Hang’n with the Kuna Indians of San Blas

The last time I waited for a hurricane to hit was in Egmont Harbor, on the south side of Grenada in the lower Eastern Caribbean. There was a green-horn guy attempting to stern-to his BendyToe into the mangroves next to us. He appeared flustered. “Relax,” I told him. “This is just how it is in the tropics.”

He seemed reassured. “Honey,” he shouted down to his wife belowdecks, “there’s a guy out here who says he’s been through a lot of these drills – and never a problem.”

“Err, not exactly,” I said, as his wife came on deck wiping her hands on a dish rag. “Yes, I’ve been through a bunch of Storms of the Century but always with, well, mega-problems! I, and my entire family, have almost been killed on numerous occasions and we’ve lost our vessel so many times, I really can’t remember how many. Our cruising boats are like yo-yos. You know, they are up, they are down.. so often I’ve considered painting our interiors with antifouling! I have my vessel’s name pre-lettered on my masthead for easy post-storm identification! At the very least, the storms bankrupt us financially, and morally, and mentally, even! I mean, you toast a lot of brain cells while sinking in a Category 5, me son!
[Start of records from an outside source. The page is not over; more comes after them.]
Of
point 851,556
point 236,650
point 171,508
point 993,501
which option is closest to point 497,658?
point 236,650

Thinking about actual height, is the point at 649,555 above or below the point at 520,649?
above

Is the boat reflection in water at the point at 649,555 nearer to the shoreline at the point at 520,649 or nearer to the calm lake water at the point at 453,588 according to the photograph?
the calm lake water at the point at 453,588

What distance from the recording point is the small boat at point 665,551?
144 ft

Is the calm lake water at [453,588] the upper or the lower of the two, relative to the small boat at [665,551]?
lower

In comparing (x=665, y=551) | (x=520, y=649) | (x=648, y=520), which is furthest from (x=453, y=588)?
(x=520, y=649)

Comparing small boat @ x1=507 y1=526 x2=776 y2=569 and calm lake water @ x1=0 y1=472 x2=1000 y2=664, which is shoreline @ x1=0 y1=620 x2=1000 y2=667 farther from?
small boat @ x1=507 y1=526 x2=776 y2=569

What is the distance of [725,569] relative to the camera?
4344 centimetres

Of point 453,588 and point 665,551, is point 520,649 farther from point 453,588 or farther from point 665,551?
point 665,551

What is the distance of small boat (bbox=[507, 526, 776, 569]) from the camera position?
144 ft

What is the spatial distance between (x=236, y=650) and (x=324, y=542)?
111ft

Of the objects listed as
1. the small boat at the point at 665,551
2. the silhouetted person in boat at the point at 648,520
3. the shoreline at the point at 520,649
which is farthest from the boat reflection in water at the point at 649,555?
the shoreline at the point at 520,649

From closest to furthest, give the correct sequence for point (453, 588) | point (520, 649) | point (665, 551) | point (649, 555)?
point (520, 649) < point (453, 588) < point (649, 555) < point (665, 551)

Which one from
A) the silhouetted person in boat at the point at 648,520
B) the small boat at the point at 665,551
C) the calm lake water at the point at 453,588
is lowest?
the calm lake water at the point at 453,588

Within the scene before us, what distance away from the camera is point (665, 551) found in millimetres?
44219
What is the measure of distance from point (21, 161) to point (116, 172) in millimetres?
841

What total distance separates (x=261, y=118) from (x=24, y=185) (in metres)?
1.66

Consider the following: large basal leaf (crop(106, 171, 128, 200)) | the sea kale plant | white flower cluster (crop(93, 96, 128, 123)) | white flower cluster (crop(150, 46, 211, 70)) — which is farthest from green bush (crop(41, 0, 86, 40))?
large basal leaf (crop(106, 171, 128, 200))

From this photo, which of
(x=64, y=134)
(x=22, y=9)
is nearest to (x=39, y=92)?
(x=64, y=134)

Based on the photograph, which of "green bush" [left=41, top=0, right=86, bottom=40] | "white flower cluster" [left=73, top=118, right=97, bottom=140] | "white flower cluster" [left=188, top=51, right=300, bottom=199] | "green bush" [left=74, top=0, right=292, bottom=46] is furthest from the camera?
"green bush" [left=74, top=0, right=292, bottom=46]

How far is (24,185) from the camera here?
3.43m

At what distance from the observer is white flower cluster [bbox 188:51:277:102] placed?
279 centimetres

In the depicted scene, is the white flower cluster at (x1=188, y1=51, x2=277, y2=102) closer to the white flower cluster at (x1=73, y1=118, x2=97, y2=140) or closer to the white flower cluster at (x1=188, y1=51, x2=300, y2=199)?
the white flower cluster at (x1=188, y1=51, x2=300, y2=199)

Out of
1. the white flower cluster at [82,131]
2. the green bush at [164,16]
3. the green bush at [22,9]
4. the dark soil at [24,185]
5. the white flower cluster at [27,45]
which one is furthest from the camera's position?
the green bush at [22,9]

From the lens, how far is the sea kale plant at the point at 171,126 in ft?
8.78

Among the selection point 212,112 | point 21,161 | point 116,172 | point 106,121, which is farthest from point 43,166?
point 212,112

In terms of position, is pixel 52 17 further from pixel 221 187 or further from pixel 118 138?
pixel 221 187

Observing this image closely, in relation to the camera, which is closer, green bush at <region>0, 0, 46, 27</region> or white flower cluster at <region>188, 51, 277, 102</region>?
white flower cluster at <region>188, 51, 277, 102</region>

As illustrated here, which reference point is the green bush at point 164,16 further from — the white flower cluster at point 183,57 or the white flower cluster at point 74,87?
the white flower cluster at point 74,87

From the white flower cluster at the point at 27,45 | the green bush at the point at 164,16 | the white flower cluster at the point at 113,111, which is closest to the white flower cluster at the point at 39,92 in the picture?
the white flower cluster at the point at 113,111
Oh, yes! I’ve storm-sailed into the loony bin on occasion. I mean, I’ve been institutionalized with marine-related PTS syndrome so many times that I have a Helly Hanson strait jacket with my vessel’s name embroidered on it.

Sadly, I was never able to get to know these folks better – as the wife was air-evac’d off-island soon after our all-too-brief meeting.
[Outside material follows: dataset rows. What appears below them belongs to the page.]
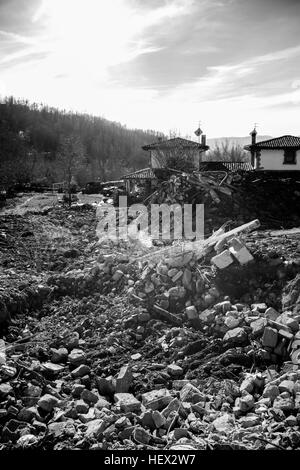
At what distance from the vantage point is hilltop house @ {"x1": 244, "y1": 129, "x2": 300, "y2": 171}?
973 inches

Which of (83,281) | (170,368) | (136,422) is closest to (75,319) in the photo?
(83,281)

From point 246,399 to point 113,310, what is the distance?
289cm

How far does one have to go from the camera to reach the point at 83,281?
7125 mm

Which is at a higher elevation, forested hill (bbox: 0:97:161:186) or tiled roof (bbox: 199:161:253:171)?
forested hill (bbox: 0:97:161:186)

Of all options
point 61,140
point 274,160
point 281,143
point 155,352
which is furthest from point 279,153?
point 61,140

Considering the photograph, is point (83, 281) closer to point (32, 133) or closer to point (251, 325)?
point (251, 325)

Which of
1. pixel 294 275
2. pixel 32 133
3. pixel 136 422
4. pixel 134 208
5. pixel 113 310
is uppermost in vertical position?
pixel 32 133

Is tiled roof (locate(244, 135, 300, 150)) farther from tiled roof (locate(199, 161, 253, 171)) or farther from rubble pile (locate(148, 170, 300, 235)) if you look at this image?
rubble pile (locate(148, 170, 300, 235))

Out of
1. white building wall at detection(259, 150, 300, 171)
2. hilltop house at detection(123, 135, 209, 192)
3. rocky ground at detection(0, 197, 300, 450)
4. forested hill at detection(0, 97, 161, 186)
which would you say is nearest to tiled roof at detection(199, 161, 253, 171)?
hilltop house at detection(123, 135, 209, 192)

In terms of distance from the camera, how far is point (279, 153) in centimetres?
2497

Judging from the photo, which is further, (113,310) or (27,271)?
(27,271)

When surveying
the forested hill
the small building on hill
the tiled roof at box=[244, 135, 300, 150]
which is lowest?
the small building on hill

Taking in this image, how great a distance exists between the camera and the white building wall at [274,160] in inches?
979

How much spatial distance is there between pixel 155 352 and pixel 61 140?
2489 inches
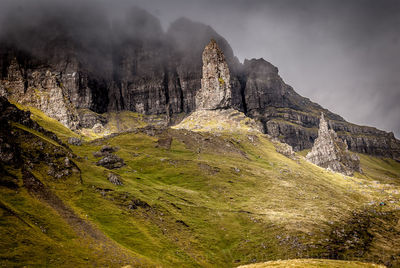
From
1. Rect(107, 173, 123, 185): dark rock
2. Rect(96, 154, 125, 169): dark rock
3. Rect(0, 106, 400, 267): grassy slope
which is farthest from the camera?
Rect(96, 154, 125, 169): dark rock

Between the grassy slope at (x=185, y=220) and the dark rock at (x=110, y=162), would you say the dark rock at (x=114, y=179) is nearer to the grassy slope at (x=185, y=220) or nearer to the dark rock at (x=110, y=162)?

I do remember the first time a vessel sank out from under me – when I lost my cyclonic cherry, so to speak. I was a mere lad of eight years. It was aboard the schooner Elizabeth, in the early ’60s. We were anchored off a small island in the Gulf of Mexico. Well, hard aground on it, actually.
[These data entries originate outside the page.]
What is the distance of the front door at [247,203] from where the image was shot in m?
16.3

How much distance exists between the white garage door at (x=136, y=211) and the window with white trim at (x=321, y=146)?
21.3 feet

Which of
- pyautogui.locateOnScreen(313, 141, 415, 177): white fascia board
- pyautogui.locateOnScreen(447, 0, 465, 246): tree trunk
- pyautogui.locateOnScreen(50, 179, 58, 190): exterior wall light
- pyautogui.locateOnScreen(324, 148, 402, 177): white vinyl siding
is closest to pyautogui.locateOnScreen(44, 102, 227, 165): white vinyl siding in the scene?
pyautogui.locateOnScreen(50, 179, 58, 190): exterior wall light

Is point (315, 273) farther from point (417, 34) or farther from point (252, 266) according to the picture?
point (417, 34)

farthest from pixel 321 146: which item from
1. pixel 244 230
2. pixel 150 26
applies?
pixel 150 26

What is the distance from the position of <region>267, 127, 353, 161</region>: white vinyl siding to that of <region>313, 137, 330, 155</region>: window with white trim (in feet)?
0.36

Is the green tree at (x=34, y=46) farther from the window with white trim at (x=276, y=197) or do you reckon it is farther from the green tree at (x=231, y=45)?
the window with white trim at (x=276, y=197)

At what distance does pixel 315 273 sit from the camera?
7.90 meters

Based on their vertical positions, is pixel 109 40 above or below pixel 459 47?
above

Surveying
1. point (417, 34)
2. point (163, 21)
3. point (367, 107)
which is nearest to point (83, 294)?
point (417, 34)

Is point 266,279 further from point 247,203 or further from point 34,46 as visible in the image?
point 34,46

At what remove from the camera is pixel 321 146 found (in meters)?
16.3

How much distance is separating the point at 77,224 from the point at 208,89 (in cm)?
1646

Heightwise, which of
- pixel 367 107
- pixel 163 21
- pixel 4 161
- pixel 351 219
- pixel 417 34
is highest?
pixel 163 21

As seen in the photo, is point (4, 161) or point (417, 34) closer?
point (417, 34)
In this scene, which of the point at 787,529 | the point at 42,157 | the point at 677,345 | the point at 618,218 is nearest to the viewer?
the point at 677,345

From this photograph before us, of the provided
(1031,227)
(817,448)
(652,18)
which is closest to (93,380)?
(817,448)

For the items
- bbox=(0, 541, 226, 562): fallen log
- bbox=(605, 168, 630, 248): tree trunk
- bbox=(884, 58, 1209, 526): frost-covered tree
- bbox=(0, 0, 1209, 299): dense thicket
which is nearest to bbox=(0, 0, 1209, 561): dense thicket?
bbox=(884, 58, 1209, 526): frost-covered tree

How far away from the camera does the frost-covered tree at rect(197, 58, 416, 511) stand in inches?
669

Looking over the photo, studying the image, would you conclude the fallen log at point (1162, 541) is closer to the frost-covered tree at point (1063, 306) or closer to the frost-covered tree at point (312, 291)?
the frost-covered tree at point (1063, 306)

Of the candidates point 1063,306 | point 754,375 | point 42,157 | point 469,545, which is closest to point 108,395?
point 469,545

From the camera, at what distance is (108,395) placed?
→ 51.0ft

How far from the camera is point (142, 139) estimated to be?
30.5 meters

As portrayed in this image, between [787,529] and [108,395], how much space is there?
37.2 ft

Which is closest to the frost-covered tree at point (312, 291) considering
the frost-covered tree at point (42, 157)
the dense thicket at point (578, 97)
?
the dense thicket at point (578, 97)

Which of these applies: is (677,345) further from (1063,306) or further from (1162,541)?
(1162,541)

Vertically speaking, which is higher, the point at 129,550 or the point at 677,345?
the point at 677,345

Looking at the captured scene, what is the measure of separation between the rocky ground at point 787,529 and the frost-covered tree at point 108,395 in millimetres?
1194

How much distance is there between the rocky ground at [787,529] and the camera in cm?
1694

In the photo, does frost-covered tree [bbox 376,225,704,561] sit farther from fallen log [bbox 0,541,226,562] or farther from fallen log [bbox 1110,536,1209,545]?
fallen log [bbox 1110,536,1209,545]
Yes, it was just after midnight. This is the traditional time for such traumatic marine endeavors. There was no moon, of course, not that we could see. The barometer had dropped so low it was in the bilge. And, yes, the night sky was blacker than a politician’s heart. There was “a bit of breeze” as they say.

The captain’s wife (who just happened to be my mother, since the captain was my father) was sitting like Buddha in the middle of the galley table with all the lifejackets gathered around her in a death-grip. Funniest of all, she had our throwable life ring swaying wildly around her neck. She was screaming at the top of her lungs something about preferring not to die, if, of course, the option presented itself.

I remember thinking, gleefully, “Wow! Now this is fun!”

Passage to New Caledonia

Soon thereafter, the wooden (1924) Elizabeth spit out her garboard plank. Waves pushed her water-logged hull higher and higher up the beach. She heeled sharply to port. The sound was awesome. Picture a 50,000 pound man-made structure of any type repeatedly tossed 10 feet up and 100 feet over and you get the idea. We never quite sank but weren’t floating either.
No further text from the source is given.